My daughter was in her bedroom, my husband in his office, and I in my bedroom, when we made our individual calls and were connected to a robot who managed our individual hour-long theatre experiences with another theatre patron. It seems correct to refer to this event as avant garde since it was off the charts as far as any theatre performance I’ve even been to. Providing excitement in a safe environment, this production called “A Phone Call” offered theatre and the requisite intrigue.
It was not a “get to know you” call, and it was not a conversation. It was a tennis match of questions asked and answered alternately between each of us and our partners. I learned a bit about what another random theatre-attending human is like. We had to describe what we were sitting on. I had to say what year I was born and in turn she was asked if she was alive at that time.
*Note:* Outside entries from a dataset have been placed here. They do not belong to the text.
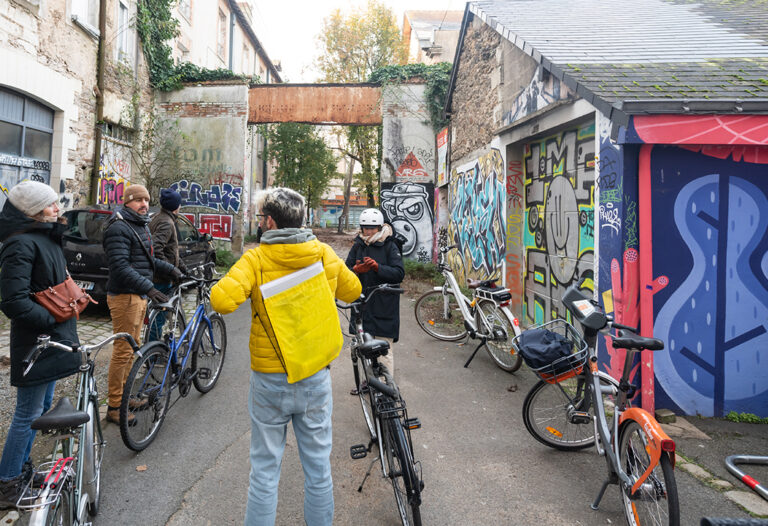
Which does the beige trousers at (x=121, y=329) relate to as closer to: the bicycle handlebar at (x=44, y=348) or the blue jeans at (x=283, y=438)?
the bicycle handlebar at (x=44, y=348)

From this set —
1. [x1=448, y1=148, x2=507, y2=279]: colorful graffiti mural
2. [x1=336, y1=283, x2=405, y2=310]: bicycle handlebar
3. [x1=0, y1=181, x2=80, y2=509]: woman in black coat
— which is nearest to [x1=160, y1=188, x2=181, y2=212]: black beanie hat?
[x1=0, y1=181, x2=80, y2=509]: woman in black coat

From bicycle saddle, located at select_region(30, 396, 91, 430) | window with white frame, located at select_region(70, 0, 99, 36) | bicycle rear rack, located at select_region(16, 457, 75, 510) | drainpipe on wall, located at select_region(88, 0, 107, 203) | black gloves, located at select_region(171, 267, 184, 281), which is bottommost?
bicycle rear rack, located at select_region(16, 457, 75, 510)

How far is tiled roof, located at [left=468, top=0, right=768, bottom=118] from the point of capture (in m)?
4.23

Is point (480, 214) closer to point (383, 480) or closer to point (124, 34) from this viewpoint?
point (383, 480)

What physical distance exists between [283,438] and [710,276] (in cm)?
415

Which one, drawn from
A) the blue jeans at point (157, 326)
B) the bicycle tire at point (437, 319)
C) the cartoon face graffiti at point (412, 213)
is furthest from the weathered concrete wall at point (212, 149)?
the blue jeans at point (157, 326)

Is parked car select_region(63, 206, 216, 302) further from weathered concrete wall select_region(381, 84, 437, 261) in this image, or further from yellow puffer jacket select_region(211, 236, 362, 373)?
weathered concrete wall select_region(381, 84, 437, 261)

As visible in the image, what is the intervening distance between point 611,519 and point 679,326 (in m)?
2.32

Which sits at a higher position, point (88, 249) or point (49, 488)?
point (88, 249)

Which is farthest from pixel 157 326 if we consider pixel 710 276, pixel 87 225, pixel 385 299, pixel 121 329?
pixel 710 276

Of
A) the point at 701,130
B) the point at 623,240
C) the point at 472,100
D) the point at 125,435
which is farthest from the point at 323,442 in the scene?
the point at 472,100

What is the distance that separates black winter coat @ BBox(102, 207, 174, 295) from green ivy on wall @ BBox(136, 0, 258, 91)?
1175 centimetres

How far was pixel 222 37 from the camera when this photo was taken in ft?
67.2

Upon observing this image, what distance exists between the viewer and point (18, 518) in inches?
104
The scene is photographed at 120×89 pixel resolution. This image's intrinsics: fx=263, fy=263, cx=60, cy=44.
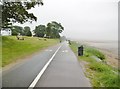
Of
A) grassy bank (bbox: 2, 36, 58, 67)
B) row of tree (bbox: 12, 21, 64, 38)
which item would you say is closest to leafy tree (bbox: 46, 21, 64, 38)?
row of tree (bbox: 12, 21, 64, 38)

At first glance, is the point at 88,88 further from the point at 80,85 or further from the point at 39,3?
the point at 39,3

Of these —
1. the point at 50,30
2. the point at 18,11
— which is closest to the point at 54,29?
the point at 50,30

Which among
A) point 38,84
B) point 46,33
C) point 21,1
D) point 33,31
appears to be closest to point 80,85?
point 38,84

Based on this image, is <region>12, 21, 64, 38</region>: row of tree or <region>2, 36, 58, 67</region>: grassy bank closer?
<region>2, 36, 58, 67</region>: grassy bank

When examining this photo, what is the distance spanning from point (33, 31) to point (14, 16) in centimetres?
12997

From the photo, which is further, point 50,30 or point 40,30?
point 40,30

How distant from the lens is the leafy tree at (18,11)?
36781mm

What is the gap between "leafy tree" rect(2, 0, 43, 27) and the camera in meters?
36.8

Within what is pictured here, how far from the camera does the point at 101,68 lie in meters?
16.1

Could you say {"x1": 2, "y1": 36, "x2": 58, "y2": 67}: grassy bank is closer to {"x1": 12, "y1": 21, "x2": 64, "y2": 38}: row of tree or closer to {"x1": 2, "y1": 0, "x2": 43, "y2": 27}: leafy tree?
{"x1": 2, "y1": 0, "x2": 43, "y2": 27}: leafy tree

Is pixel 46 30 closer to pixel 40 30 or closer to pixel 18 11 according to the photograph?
pixel 40 30

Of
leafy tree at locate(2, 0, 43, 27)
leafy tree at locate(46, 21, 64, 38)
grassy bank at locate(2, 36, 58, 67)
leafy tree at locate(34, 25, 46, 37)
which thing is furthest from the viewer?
leafy tree at locate(34, 25, 46, 37)

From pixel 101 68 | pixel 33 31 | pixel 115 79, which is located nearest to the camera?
pixel 115 79

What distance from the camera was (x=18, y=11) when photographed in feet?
124
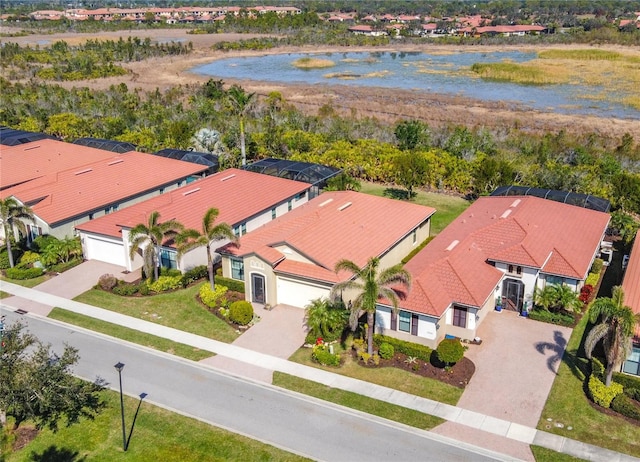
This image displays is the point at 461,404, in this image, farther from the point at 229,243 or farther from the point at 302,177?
the point at 302,177

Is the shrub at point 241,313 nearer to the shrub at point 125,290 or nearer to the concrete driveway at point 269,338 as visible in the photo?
the concrete driveway at point 269,338

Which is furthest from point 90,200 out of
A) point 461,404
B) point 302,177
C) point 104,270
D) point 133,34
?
point 133,34

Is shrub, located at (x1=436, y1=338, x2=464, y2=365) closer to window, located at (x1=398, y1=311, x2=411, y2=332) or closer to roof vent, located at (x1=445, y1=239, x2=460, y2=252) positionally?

She had to describe a photo of herself as a child. I had to hum a song I knew. She had to say what was missing from her life. And then to recite something from memory, anything at all. In my daughter’s case this ended up being the Preamble to the Constitution which she’d been required to learn in middle school. I was asked if I had any tattoos, and when I said “no” I was asked why not.
It’s difficult to do this experience justice here, but as a theatre patron I liked the creative effort that went into devising questions that by virtue of the need to provide answers, skewed one’s understanding of the other person.
It all seemed to revolve around the idea that it takes more than just words to know someone. The answers to questions elicited intrigue as we each got a fleeting peek into someone else’s world. When asked what we’d remember most about the other person I said it would be how my partner got choked up when asked to describe something no longer with her. She’d remember the scene I described of my father hard at work at a desk late at night.
It was fascinating and ingenious and thought-provoking and emotional. It could trick someone uncomfortable with revealing themself or looking inward into doing just that.